Текст книги "Империя должна умереть"
Автор книги: Михаил Зыгарь
Жанр: Публицистика: прочее, Публицистика
Возрастные ограничения: +18
сообщить о неприемлемом содержимом
Текущая страница: 63 (всего у книги 71 страниц)
К толпе в пасть
4 июля центр города во власти кронштадтских матросов, жители прячутся. То и дело возникают перестрелки: матросы беспорядочно палят по окнам домов на Невском, оставляя десятки убитых.
На одной из машин, захваченных солдатами, по городу едет большевик Зиновьев. Кронштадтцы шутят, что «буржуи пытаются сбежать в Финляндию» – на улицах огромный поток в сторону Финляндского вокзала. Восставшие решают захватить Финляндский вокзал, чтобы не дать «буржуям» улизнуть.

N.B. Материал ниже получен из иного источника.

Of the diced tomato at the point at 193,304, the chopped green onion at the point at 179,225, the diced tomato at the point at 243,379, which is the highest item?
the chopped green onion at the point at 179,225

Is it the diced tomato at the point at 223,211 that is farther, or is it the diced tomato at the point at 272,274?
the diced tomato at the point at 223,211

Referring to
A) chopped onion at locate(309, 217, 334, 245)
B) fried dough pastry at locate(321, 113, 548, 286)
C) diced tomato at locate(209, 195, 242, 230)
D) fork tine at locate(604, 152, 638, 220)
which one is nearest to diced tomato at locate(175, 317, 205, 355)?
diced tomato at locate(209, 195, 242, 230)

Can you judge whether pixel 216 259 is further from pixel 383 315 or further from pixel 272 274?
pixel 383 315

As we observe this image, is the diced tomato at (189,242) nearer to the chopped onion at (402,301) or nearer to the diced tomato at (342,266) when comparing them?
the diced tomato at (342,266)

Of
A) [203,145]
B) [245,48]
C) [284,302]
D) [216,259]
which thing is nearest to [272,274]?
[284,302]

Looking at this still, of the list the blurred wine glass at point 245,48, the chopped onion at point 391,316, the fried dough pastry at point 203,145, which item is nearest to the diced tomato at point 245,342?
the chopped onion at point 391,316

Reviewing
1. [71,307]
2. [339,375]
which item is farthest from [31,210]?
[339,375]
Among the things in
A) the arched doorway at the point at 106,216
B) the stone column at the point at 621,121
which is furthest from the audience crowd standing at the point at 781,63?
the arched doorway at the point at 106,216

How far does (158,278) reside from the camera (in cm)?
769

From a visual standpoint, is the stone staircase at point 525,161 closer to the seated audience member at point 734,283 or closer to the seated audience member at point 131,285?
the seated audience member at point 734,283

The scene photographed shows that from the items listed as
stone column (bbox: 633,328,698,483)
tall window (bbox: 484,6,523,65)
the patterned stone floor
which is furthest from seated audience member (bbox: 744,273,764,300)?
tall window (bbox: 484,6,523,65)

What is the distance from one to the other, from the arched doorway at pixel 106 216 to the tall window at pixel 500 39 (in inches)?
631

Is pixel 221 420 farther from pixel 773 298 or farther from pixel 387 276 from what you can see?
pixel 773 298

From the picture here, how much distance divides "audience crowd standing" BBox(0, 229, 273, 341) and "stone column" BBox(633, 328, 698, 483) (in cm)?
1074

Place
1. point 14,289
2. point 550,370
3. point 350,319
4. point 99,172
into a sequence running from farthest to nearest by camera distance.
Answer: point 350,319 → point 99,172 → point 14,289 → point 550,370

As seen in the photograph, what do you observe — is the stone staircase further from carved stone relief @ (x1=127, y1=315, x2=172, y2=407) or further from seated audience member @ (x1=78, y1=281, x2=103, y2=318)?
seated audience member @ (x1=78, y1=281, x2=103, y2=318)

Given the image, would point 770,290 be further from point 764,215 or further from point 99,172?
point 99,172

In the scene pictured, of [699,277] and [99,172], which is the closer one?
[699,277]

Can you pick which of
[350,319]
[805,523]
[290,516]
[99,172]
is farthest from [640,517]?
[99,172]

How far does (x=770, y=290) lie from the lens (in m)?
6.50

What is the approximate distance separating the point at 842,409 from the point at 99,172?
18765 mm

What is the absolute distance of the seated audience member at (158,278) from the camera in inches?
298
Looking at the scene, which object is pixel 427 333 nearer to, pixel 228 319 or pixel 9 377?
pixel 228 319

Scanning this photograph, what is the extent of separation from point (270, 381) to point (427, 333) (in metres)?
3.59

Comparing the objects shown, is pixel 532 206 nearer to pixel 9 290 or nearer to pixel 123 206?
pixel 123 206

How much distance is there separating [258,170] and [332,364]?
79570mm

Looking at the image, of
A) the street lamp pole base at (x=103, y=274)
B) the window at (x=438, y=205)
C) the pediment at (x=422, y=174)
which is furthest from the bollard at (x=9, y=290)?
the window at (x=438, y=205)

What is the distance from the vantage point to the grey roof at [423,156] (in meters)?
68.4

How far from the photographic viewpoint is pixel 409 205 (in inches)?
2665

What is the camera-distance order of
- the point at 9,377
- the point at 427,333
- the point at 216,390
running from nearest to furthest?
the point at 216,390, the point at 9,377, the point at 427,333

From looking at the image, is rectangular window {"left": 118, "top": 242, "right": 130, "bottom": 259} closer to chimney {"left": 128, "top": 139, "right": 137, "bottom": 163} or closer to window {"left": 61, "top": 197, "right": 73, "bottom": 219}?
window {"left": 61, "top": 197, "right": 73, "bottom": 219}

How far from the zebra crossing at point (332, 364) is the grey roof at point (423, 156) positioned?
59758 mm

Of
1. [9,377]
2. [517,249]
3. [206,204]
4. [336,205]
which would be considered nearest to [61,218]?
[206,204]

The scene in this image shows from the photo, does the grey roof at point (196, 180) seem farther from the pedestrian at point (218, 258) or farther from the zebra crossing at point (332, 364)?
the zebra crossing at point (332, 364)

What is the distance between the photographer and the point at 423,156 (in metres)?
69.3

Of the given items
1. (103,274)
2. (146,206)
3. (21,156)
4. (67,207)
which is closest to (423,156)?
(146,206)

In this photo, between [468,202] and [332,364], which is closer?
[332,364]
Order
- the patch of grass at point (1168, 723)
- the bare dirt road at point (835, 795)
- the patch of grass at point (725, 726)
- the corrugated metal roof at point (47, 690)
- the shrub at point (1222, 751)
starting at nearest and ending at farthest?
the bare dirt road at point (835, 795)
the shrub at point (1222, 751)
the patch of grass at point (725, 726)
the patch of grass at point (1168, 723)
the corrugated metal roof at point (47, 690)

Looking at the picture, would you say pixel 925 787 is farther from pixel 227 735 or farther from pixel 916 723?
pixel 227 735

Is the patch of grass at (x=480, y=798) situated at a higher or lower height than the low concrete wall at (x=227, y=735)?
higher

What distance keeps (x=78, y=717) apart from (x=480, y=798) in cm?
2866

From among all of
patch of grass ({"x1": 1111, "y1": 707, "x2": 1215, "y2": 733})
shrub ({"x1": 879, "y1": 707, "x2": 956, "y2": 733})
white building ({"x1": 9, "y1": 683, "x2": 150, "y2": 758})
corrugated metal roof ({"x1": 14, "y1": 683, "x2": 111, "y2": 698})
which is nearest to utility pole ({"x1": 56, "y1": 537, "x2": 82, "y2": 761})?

Они приходят к Таврическому и требуют позвать министра юстиции Павла Переверзева (социалиста), чтобы тот немедленно освободил кронштадтского матроса по фамилии Железняков, которого арестовали неделей раньше. Тогда власти накрыли сквот анархистов на бывшей даче покойного московского губернатора Петра Дурново. Министра юстиции в Петросовете нет, матросы злятся, начинают ломать ворота Таврического дворца, врываются внутрь.
«Вот один из тех, кто стреляет в народ!» – кричит какой-то матрос, увидев во дворе лидера партии эсеров, министра земледелия Виктора Чернова. Его волокут на улицу, Чернов кричит, что он не Переверзев, что министры-капиталисты ушли в отставку. Он вскакивает на бочку, чтобы оттуда обратиться к толпе, объясняет, что он автор земельной реформы… Его стаскивают вниз и кричат, чтобы немедленно раздал землю. Лидер самой старой и самой многочисленной партии в России в минуте от того, чтобы его растерзали так же, как во время Февральской революции линчевали царских генералов и городовых. Но Чернову везет – его тащат в машину, под арест. Один из рабочих трясет кулаком перед лицом Чернова и орет: «Принимай, сукин сын, власть, коли дают!» Одежда министра изорвана, сам он страшно напуган.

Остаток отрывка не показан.